The energy in the room changed. Percy’s hand stilled on the towel. Solomon’s posture didn’t shift but his gaze intensified.
“You told me I can ask about anything, right?”
Three nods. Synchronized, instinctive.
God. Puppies. Terrifyingly attractive puppies.
I took a breath. “Do all your eyes turn gold?”
The silence that followed could have swallowed the room whole.
Lucian’s gaze cut sideways. Solomon’s jaw tightened. Both of them turned, with deliberate slowness, toward Percy.
Percy rubbed the back of his head. “Sorry. I, uh, slipped. Last night.”
Lucian closed his eyes and exhaled through his nose. Solomon huffed, which was the closest he ever got to exasperation.
“Yes,” Lucian said. Eyes on mine. No evasion or deflection.
I looked between them. The question fell out before my brain could approve it.
“Can I see?”
A glance passed between the three of them. Some silent negotiation I wasn’t part of, conducted entirely in raised eyebrows and micro-shifts. Then, one by one, the color changed.
Three pairs of golden eyes.Glowing.In a dim room with the curtains drawn and no trick of light to explain it.
My hand shot up. “Okay. Okay, please stop before I hyperventilate.”
The gold receded. Their normal eyes returned, and they were all watching me with varying degrees of concern, which would have been sweet if I wasn’t busy having a mild existential crisis.
I bit my thumbnail. Then my index finger before I closed my eyes, pressing my fists against my eyelids, and counted to three.
Just say it. Rip the band-aid.
“So you really are not ordinary humans.”
Lucian held my gaze. “No.”
“Are you scared?” Solomon asked. Soft. Not leading, not prompting.
I gnawed my thumbnail. “No. Which I think is worse.” I searched their faces for the lie, the trap, the moment this crumbled. “Is this a prank? A scam? Or do I need to get checked into an asylum?”
“We’re telling you the truth,” Solomon said.

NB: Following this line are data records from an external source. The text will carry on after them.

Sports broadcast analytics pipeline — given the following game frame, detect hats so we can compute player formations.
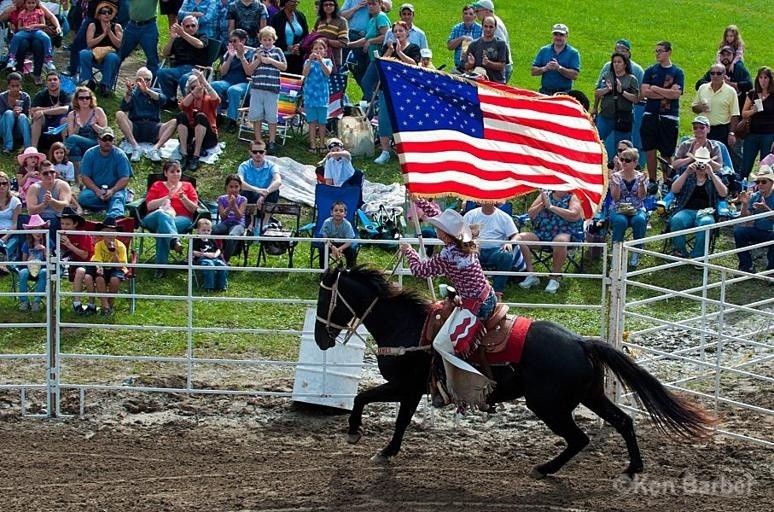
[552,24,568,34]
[473,0,494,12]
[18,146,46,167]
[427,209,472,243]
[95,217,124,232]
[54,207,85,228]
[22,214,50,238]
[420,48,432,59]
[687,147,717,163]
[691,116,710,128]
[99,127,114,138]
[752,165,774,181]
[719,46,736,54]
[400,3,414,12]
[616,40,630,50]
[92,2,118,20]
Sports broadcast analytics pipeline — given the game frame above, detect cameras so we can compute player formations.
[696,162,706,171]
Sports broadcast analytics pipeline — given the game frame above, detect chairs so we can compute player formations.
[256,202,301,268]
[237,72,305,147]
[5,214,59,310]
[297,73,351,150]
[216,204,256,267]
[530,232,585,280]
[125,173,197,270]
[310,166,364,276]
[150,39,222,113]
[68,218,138,313]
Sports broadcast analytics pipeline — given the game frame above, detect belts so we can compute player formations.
[130,17,156,25]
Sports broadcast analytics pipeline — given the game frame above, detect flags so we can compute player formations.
[379,58,609,223]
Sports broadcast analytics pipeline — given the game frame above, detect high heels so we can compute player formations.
[153,270,168,280]
[175,245,185,257]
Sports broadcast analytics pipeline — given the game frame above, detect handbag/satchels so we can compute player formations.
[613,73,633,132]
[735,88,758,140]
[285,14,303,44]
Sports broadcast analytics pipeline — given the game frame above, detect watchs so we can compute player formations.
[728,132,735,136]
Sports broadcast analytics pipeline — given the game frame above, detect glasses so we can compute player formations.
[710,72,724,75]
[41,170,56,176]
[100,10,112,14]
[191,87,195,90]
[323,3,334,7]
[186,24,195,28]
[474,10,485,13]
[47,78,58,81]
[251,150,265,154]
[464,12,473,16]
[754,180,767,184]
[229,39,239,43]
[0,182,8,186]
[693,126,705,130]
[656,49,668,54]
[78,96,90,100]
[618,148,626,152]
[620,158,634,163]
[101,138,113,142]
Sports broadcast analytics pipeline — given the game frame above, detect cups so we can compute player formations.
[289,89,299,101]
[15,98,24,105]
[360,99,367,112]
[755,97,763,112]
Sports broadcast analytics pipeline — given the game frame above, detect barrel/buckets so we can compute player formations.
[291,308,368,411]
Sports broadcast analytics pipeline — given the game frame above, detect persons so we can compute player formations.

I grabbed a fistful of my own hair, dropped the toast on the plate, and the words came out faster than I could organize them because my brain was a highway pileup and my mouth was the only exit.
“I mean, it’s one thing to say you want to share a relationship. That’s unusual, but people out there are probably doing that. I can force myself to believe that.” My hands were flying between sentences now. “But this? This is not just unusual. You’re telling me that you’re not quite human?”
They stared at me. Solomon nodded.
Sure, they were otherworldly handsome and attractive since the moment I met them, but I didn’t expect it to be literal.
My brain rewound through every moment since the fire. Solomon materializing behind me without a sound. Percy’s body burning too warm against mine in bed. Lucian’s grip bending the porch railing. Wolves carved into every surface of this cabin.
The way they walked through fire as if it couldn’t touch them.
Shit. The signs have been there all along.